Mais uma vez, o STF meteu os pés pelas mãos. O julgamento da constitucionalidade do artigo 28 da Lei Antidrogas, que determina penas para usuários de substâncias ilícitas, deveria, se não ser algo simples, ao menos seguir um roteiro conhecido. Embora o não tão douto ministro André Mendonça o ignorasse, vários países, incluindo os vizinhos Colômbia e Argentina, já percorrem esse caminho.

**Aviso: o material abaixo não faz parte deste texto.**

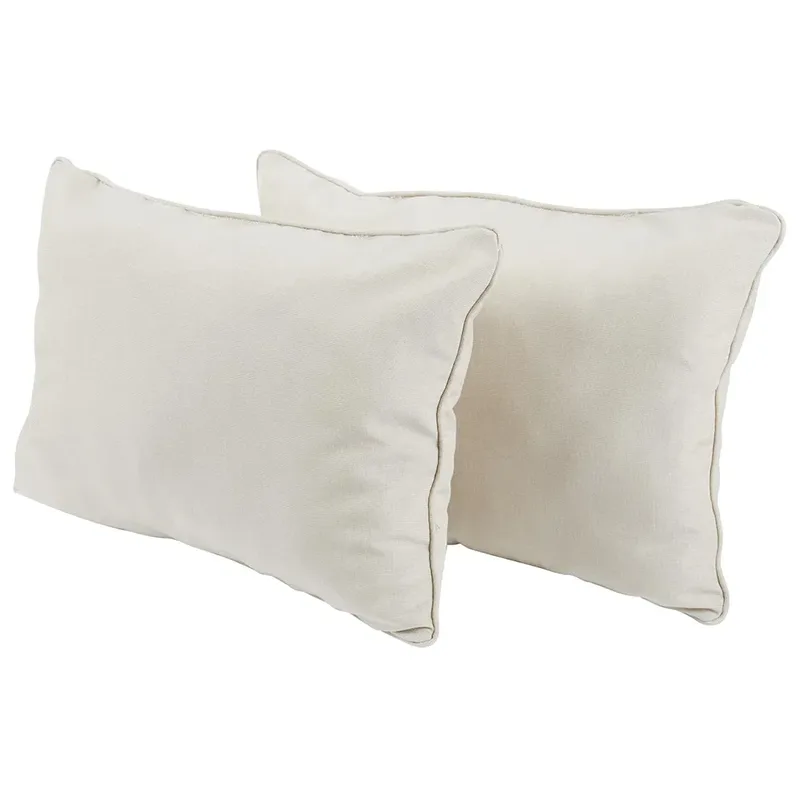 Iduna Seitenkissen beige von Brafab – Produktfoto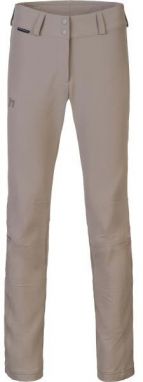 Hannah ILIA Lyžiarske softshellové nohavice, béžová, veľkosť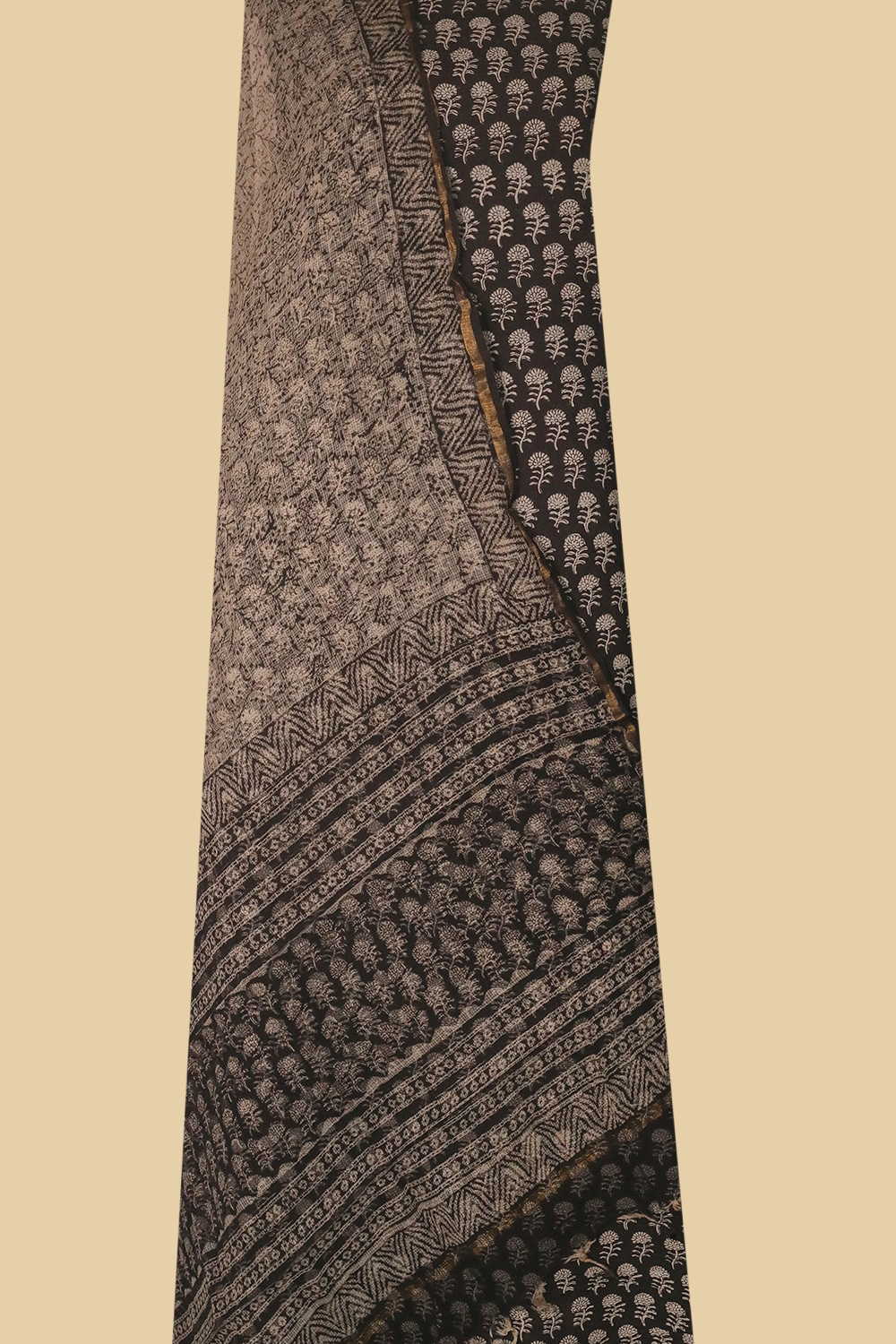 Mul Mul Cotton Suits - Matkatus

A discussão, no fundo, é sobre o alcance da autonomia individual. O STF não teria dificuldades, como não tiveram seus congêneres de outros países, de afirmar que a proteção constitucional à intimidade e à privacidade é de tal ordem que põe fora do alcance do legislador o que cada pessoa pode fazer com seu próprio corpo sem colocar terceiros em perigo. O voto original do ministro-relator, Gilmar Mendes, tinha essa pegada. Basta ver que ele considerara inconstitucional a punição para usuários de todas as drogas, não apenas de maconha.
Os ministros, porém, tendo percebido que o Legislativo resistiria à mudança de paradigma, se lançaram numa política de apaziguamento que foi desidratando o alcance e o teor da decisão. Gilmar mudou seu voto para abarcar só a maconha. O presidente do STF, ministro Luís Roberto Barroso, tentou vender a ideia de que um julgamento sobre a impossibilidade de o Estado impor sanção penal não tratava nem de descriminalização nem de despenalização. O que deveria ser uma tese constitucional robusta se transmutou numa versão caquética e confusa —policiais e juízes vão ter dificuldades para descobrir como deverão agir daqui em diante.

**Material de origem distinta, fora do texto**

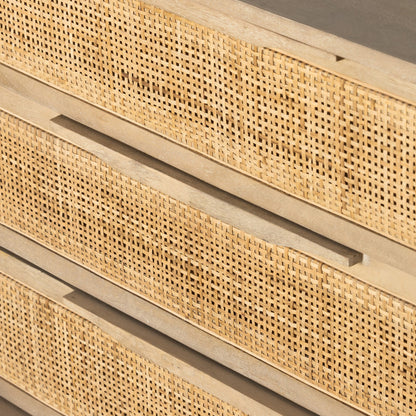 Dupree Large Nightstand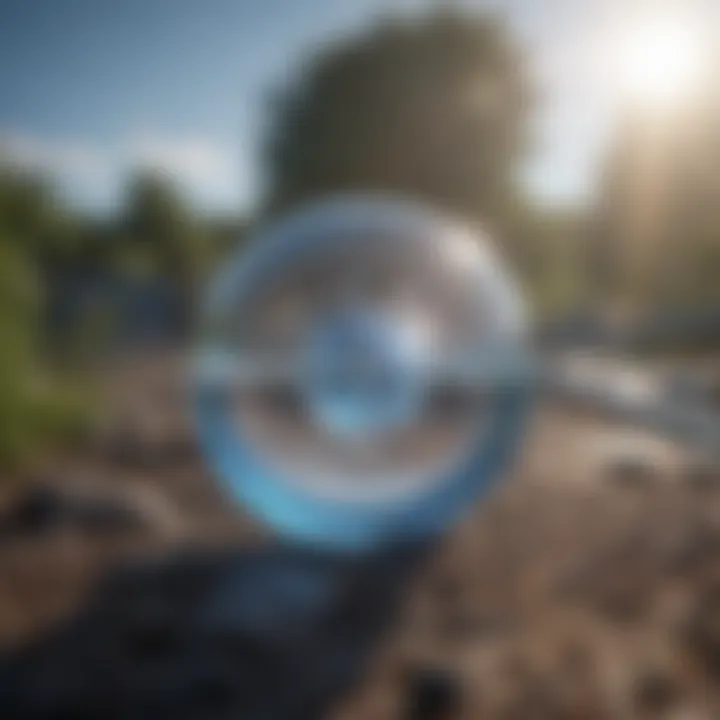 Sustainable energy transition through hydrogen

O STF é um poder contramajoritário ao qual cabe garantir os direitos fundamentais dos cidadãos. Também é um poder não eleito que precisa exercer a autocontenção. Isso significa que ele deve evitar entrar em bolas divididas, mas não deve ter medo de ser lógico e contundente nas brigas que decide comprar. Não é o que aconteceu aqui.